Published - Sun, 11 Sep 2022
The goals of wound care in the emergency department (ED) are to prevent infection, restore function, and restore physical integrity.
EXAMINATION OF THE WOUND allows the physician to assess the level of care required. Attention to the area of injury, and its underlying structures, guides the physician in deciding whether the wound can be treated in the ED or requires a surgeon.
HISTORY OF PRESENT INJURY
1. Contamination of the wound: Wounds with high concentrations of bacterial contamination (e.g., by feces, saliva, or organic matter) need extensive debridement and irrigation. Some of these wounds may have such extensive contamination that they will require delayed closure.
2. Age of injury: The golden period of wound care is generally considered to be less than 6 to 8 hours following injury. Between 8 and 12 hours, some wounds can be closed without a significant additional risk of infection. It is best to not close wound that is greater than 16 hours unless there is a cosmetic issue. In contrast, in a heavily contaminated wound of the foot, closure may not be safe in as little as 3 hours postinjury.
3. The extent of injury: Inspect all wounds for injuries to deep structures like tendons, nerves, and blood vessels. Pull wounds open and debride so the entire wound can be seen.
4. Past medical history
a) Past medical history: Diabetes, immunosuppression (e.g., caused by steroids, AIDS, cancer treatment), and alcoholism are examples of conditions that affect wound healing. These conditions lead to slower healing and higher infection rates. In the presence of such conditions, sutures should be left in longer and prophylactic antibiotics should be considered.
b) Age of the patient: Patients younger than 2 years and older than 50 years have higher rates of infection.
c) Smoking status: Tobacco use decreases peripheral blood flow and increases the risk of other vascular injuries.
d) Nutritional status: Patients with severe nutritional deprivation have slower wound healing and higher infection rates. Supplemental nutrition may be necessary for these individuals.
e) Medications: Steroids and immunosuppressive medications may slow healing and increase infection rates. Aspirin, antiplatelet agents, and warfarin may cause an accumulation of blood in wounds that are primarily closed, causing swelling and possible infection.
f) Tetanus immunization: Tetanus is a highly preventable and potentially fatal disease. All patients with wounds should be questioned as to their immunization status.
GENERAL INSPECTION
1. Description of wounds: Document length, depth, ability to visualize the base, and shape (stellate, linear, jagged, flap). The entire wound should be visualized. If it is covered by matted blood or hair, gently clean if off.

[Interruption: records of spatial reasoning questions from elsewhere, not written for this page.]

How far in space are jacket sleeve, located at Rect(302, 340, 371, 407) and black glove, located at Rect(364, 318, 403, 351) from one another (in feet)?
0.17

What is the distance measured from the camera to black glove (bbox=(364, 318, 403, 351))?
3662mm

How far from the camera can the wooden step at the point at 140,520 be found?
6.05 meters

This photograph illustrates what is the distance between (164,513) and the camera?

2. Functionality of wounded area: The initial inspection is used to evaluate functioning of the area as well as distal functioning. Attention to neurologic function (i.e., sensation, reflexes, strength) prior to the use of local anesthesia is important. Muscle movement and tendon function should be evaluated through the entire range of motion. Vascular integrity should be evaluated (i.e., temperature, color, capillary refill, pulses).